When you go to as many different schools as I did growing up, you see schools that run the gamut. Even as a kid, I could tell the differences between learning environments. Some of my schools had everything needed to create a great atmosphere for me to learn. My school for fifth grade was one of the first schools in the country to have a smart board and my high school was in one of the highest rated school systems in the state of Georgia. However, others were not so great. In fact, my school in Louisiana for second and third grade was so poor and ill-funded, it didn’t have walls for the classrooms. We used regular bookshelves to divide classrooms from each other. Want to talk about a distracting learning environment? Imagine hearing the teacher in the other “room” giving their Spanish lesson over the bookshelf at the same time you’re trying to listen to your teacher teach multiplication.

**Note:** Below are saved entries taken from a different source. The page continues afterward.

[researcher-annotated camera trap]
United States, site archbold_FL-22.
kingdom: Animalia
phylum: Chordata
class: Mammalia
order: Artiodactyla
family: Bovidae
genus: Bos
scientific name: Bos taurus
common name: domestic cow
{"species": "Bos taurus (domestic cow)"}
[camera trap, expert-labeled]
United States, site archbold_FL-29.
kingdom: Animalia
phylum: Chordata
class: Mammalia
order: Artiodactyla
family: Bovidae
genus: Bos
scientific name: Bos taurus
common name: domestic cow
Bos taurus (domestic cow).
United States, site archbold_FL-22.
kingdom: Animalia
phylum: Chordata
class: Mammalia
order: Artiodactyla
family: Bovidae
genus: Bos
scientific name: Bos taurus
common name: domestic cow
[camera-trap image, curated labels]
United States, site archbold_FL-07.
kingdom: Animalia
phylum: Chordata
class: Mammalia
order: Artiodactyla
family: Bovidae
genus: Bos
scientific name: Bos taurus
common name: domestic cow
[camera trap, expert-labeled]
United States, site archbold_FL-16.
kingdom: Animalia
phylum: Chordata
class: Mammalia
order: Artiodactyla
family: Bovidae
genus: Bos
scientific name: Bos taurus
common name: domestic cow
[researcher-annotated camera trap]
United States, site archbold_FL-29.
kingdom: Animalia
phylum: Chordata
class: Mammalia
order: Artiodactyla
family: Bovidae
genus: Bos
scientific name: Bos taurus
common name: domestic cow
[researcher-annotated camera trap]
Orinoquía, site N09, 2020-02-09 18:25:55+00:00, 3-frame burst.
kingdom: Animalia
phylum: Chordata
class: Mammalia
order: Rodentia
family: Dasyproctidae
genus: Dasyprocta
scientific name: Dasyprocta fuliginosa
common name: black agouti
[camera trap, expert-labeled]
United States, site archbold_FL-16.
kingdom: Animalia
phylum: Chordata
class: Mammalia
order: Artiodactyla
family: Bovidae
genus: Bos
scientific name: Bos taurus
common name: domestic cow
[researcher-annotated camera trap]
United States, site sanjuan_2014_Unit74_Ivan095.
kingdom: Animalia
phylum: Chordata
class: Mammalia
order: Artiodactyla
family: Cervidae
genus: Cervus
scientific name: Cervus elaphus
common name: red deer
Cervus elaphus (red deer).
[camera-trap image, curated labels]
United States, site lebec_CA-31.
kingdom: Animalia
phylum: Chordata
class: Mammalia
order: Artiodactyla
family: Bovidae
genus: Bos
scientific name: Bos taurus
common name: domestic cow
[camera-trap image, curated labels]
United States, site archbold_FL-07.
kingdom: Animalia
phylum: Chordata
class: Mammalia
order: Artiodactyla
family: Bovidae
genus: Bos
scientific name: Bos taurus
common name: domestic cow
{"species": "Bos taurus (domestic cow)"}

Dealing with the constant change of moving and disparity of schools is why school choice would be so beneficial for and remains popular amongst military families. As my colleague has previously pointed out, school choice—and particularly ESAs—would allow military families the opportunity to provide the schooling for their children that best matches the military lifestyle.
However, there is a flip side to this issue. While it’s true a military family might have apprehension about the schools at their next assignment, they might be relieved in that they get to move from an underperforming school system to a new base at the expense of the U.S. military with a job already lined up. For most Americans, unless you’re fortunate enough to be able to afford private school, the only way to put your child in a new school that better suits their needs is to move, which comes at a big risk. Usually, it means leaving your community and maybe even your job. And that’s assuming one can afford the costs of moving and finding a new place to live.
This is why here at Beacon we’re so passionate about school choice and ESAs, because true choice gives every parent the opportunity to give their children the unique education that they deserve. As someone who has personally experienced the range that different schools have to offer, this National School Choice Week, let’s focus on spreading real education opportunity to all Tennesseans.